* Tarefas a realizar *
**a.** Responda, com base no texto sobre a teoria da arte, às perguntas seguintes:
(i) Em que condição, segundo o autor, poderia existir uma teoria da arte valorativamente neutra?
(ii) Em que consiste compreender um artefacto?
(iii) Que tipo de explicação é apontado como aquele de que precisamos prioritariamente?
**b.** Prossiga o texto sobre a teoria da arte a partir da última frase apresentada.

* Excerto do documento *

* * *

Há quem diga que a teoria da arte pode ser uma teoria metafísica neutra acerca de questões valorativas.9 Visa-se assim duas teorias distintas: uma teoria valorativamente neutra da arte e uma teoria da sua avaliação. A ideia é que a teoria da arte pode ajustar-se a uma teoria mais ampla da avaliação, mas não tem ela própria de fornecer essa avaliação mais ampla. Mas isto não é viável. Só podia haver tal teoria valorativamente neutra da arte se a arte fosse uma categoria natural como o ouro. Mas as obras de arte são artefactos humanos com propósitos que resultam de intenções. E não há compreensão dos artefactos enquanto não os considerarmos inteligíveis — isto é, enquanto não virmos como é racional fazê-los e usá-los. Compreender um artefacto é compreender por que alguém poderia querer fazê-lo e usá-lo. Uma teoria da arte deve, ela própria, dar esta explicação, ou dar a base de tal explicação. Não pode ser uma história distinta ou completamente sem relação com isso. A teoria da arte tem de ser subsumida numa história explicativa racional geral. As perspectivas acerca da natureza da arte devem ser um subproduto de uma boa história explicativa racional.
Outros afirmam que se queremos explicar as actividades artísticas humanas devemos usar a psicologia ou sociologia empíricas. Mas penso que neste caminho se escondem perigos. Pois precisamos de uma teoria que explique diversas atitudes que temos e actividades a que nos entregamos, tornando-as inteligíveis ou mostrando como parecem valer a pena para os que as têm ou se entregam a elas. Precisamos de uma teoria que dê prioridade à perspectiva da primeira pessoa — uma teoria que invoque as razões que uma pessoa tem, e não apenas causas. Pelo que o tipo de explicação de que precisamos prioritariamente é a explicação causal racional. Outras explicações das nossas acções devem, na maioria dos casos, respeitar a compreensão que temos das nossas próprias acções e não de a substituir. Há evidentemente algumas áreas em que a compreensão que temos de nós próprios é delusória, mas em geral não é isso o que sucede.10 Isto não visa excluir a possibilidade do estudo psicológico empírico da arte ou de uma sociologia empírica da arte. Mas tais investigações empíricas têm de respeitar a concepção que temos de nós próprios, ou vindicando-a ou indo além dela e alargando-a. Os estudos psicológicos da arte ou a sociologia da arte sem uma sólida filosofia da arte — que dê ênfase à perspectiva da primeira pessoa — serão provavelmente inconclusivos, na melhor das hipóteses, e na pior das hipóteses serão irrelevantes.

* * *

* Dados armazenados *
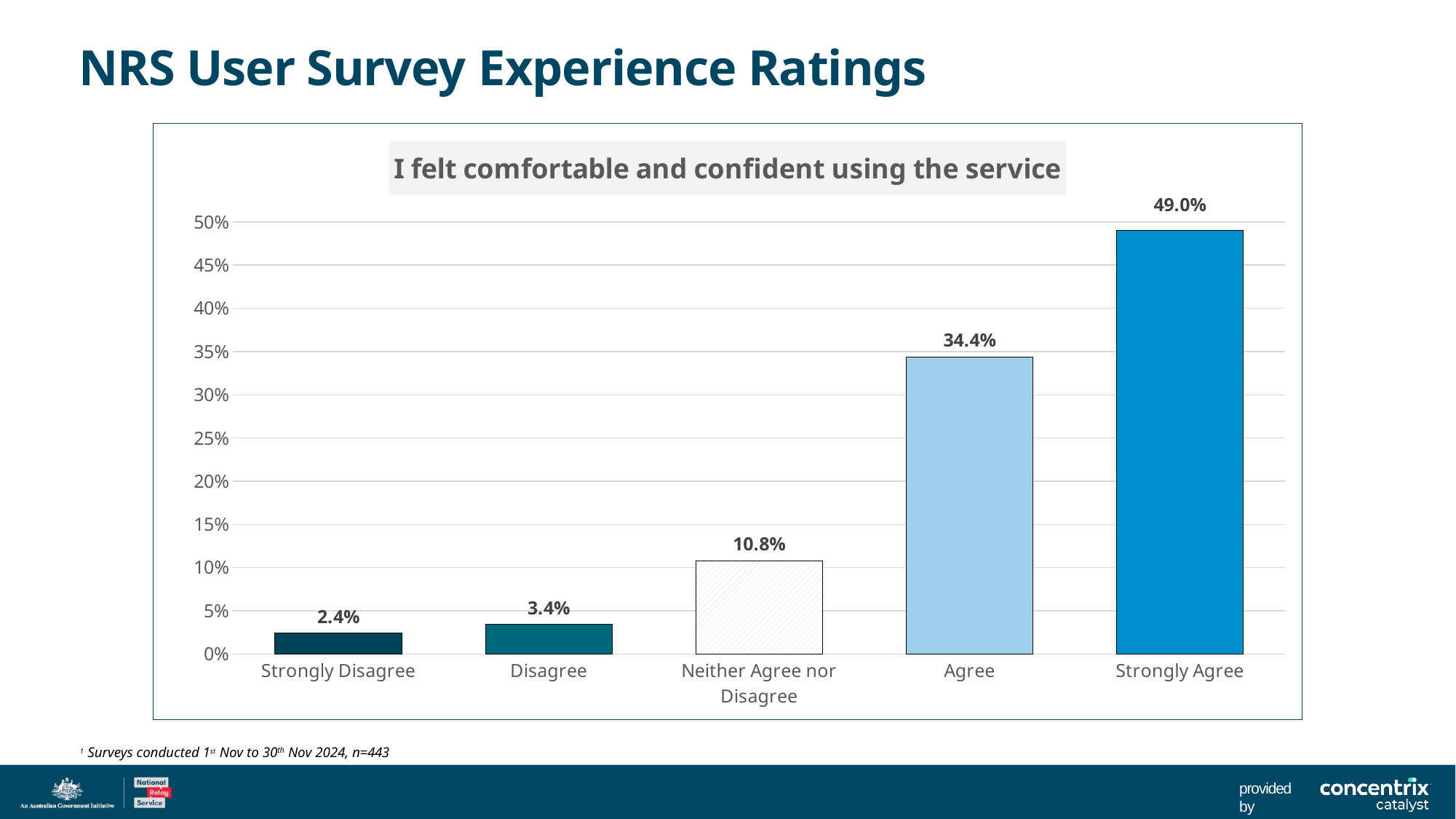
What kind of chart is shown on the slide? Bar chart What is the difference between the Strongly Agree and Agree values? 14.6% What percentage of respondents answered Strongly Agree? 49.0% What is the value for Neither Agree nor Disagree? 10.8% Which response category has the lowest value? Strongly Disagree Which is larger, the value for Agree or the value for Neither Agree nor Disagree? Agree What percentage of respondents answered Disagree? 3.4% What is the title of the chart? I felt comfortable and confident using the service How many response categories are shown on the x axis? 5 What is the difference between the Disagree and Strongly Disagree values? 1.0% Is the value for Agree greater or less than 30%? greater Which response category has the highest value? Strongly Agree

* * *

* Respostas por tarefa *
**a.**
(i) Só se a arte fosse uma categoria natural, como o ouro.
(ii) Consiste em compreender por que alguém poderia querer fazê-lo e usá-lo.
(iii) A explicação causal racional.

**b.**
Precisamos de compreender o mundo, incluindo nós próprios, e precisamos de conceitos que nos permitam fazer isso. O nosso conceito de arte não é sacrossanto. A questão não é: qual é o nosso conceito de arte? Mas antes: que conceito ou conceitos de arte devemos ter? Se uma teoria envolve a reforma dos conceitos comuns, em maior ou menor grau, seja; isso é algo que podemos ter de fazer para ter um ganho explicativo. Queremos uma teoria explicativa da nossa vida mental na medida em que envolve obras de arte. E devemos moldar conceitos que nos permitam obter isso.
Regressemos agora à arte avant-garde. Essa arte é controversa. Na verdade, pretende-se frequentemente que seja controversa. Em particular, o seu valor é controverso. Muitas pessoas pensam que a arte avant-garde não tem grande valor. Por exemplo, Brian Sewell, o popular crítico da arte anti-art-establishment, pensa que estas obras não são em geral dignas de serem produzidas, conservadas ou consumidas.11 Pelo que, dado o objectivo racional-explicativo de uma teoria da arte, não é seguramente boa ideia fazer dessas obras o centro da nossa filosofia da arte. Isto leva à abordagem oposta de muitos autores contemporâneos — a posição conservadora de que a prioridade é explicar os casos indisputáveis de arte valiosa. Que tal centrarmo-nos em Ucello e Cranach em vez de em Duchamp e Warhol?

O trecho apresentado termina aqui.